26.5.10

but then i find, just the right thing

Music always meets us at a certain time in our lives, and sometimes it's the perfect time. There was a time when I needed Children of the Wave's Carapace, when I needed Wilderness, and lately Noah Symons' Great Earthquake has just found me and lifted me right where I needed to be. It's not like I'm some narcissist when it comes to everything I listen to (though I wonder who isn't to some degree), but that certain kinds of chance encounters between one's mood and the music one finds to listen to at a particular time are often the times when I get most out of my relationship to it.

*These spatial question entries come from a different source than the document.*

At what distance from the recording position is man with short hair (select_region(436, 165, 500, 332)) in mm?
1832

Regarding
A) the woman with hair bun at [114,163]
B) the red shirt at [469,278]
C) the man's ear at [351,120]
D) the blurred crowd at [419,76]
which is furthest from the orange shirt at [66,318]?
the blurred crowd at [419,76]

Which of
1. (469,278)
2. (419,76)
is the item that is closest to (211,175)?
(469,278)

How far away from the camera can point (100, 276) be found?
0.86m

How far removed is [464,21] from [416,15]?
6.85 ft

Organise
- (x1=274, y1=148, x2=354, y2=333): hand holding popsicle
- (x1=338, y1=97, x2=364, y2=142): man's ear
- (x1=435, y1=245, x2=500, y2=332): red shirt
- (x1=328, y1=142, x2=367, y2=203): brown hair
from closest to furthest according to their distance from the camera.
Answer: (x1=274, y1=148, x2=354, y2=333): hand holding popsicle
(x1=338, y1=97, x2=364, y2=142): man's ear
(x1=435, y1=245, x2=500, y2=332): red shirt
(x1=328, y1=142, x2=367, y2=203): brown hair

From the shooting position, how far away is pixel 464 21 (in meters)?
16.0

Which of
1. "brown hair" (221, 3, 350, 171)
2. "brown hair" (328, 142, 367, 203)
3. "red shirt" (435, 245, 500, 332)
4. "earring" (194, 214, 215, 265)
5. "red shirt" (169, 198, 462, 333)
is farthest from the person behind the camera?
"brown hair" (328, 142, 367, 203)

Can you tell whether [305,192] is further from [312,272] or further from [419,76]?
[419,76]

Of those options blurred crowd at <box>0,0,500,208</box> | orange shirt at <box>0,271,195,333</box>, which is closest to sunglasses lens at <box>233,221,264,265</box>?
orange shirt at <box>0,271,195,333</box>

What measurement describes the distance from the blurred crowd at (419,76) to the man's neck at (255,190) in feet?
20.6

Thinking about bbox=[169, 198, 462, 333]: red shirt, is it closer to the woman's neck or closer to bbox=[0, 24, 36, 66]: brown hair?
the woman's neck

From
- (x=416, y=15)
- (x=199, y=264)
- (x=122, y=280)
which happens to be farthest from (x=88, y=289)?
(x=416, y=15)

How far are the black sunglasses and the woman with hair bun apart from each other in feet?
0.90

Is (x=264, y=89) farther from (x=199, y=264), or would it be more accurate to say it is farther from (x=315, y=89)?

Great Earthquake's Drawings is an album of a similarly nocturnal, restrained and mainly 'instrumental' mood to the music I mentioned above, and it's resonated perfectly with my current feelings of ambiguity, of quiet solitude and a small, almost comfortable melancholy - a word I've always associated with a kind of happy sadness, a sadness that is never quite grief, or a happiness tinged by the realisation of what it lacks. Drawings is the perfect music for my current time of coming and going, of beginnings and endings, and it helps me feel my way - not think - through the things I'm currently going through. It illuminates - that is, throws a light on - my situation, my feelings, and for that I'm eternally grateful. In its cyclical drum patterns I find a kind of resigned drive, in its piano accordion that very bittersweetness that so grips me, in its plaintive guitar a plaintive state. It's that kind of later, quieter post-rock that isn't quite post-rock that I've always been drawn to, felt emotionally nourished by - a post-rock with far more heart and sense of wonderment than the serpentine and po-faced technicality the genre often descended into. Recalling expatriates Because of Ghosts in its evocation of the very slim distinctions between hope and sadness, a song like opener ‘Clap Clap’ has that very Australian sense of tone that always rests in melancholy. It's where I rest my head tonight.

2 riffs:

Harriet Gregory said...

Beautifully expressed, Lawson.

Andy said...

I, for one, would really like a more elaborated discussion of this "very Australian sense of tone", if/when you have the time/inclination.

For what it's worth, I also find that I often tactically-retreat to instrumental music to deal with the most intense feelings. Words can only do so much, yada yada yada. A number of the best mixtapes I've ever made have been strictly instrumental, too ~ I think it had something to do with the interpretative freedom afforded by the near-total disjunction between 'notes' to 'thoughts'. Instrumental music, like the dao, shapes itself around you if you just let it. The power is in the emptiness, in the it's-already-yours.

I think the PLE could be an instrument band very, very easily.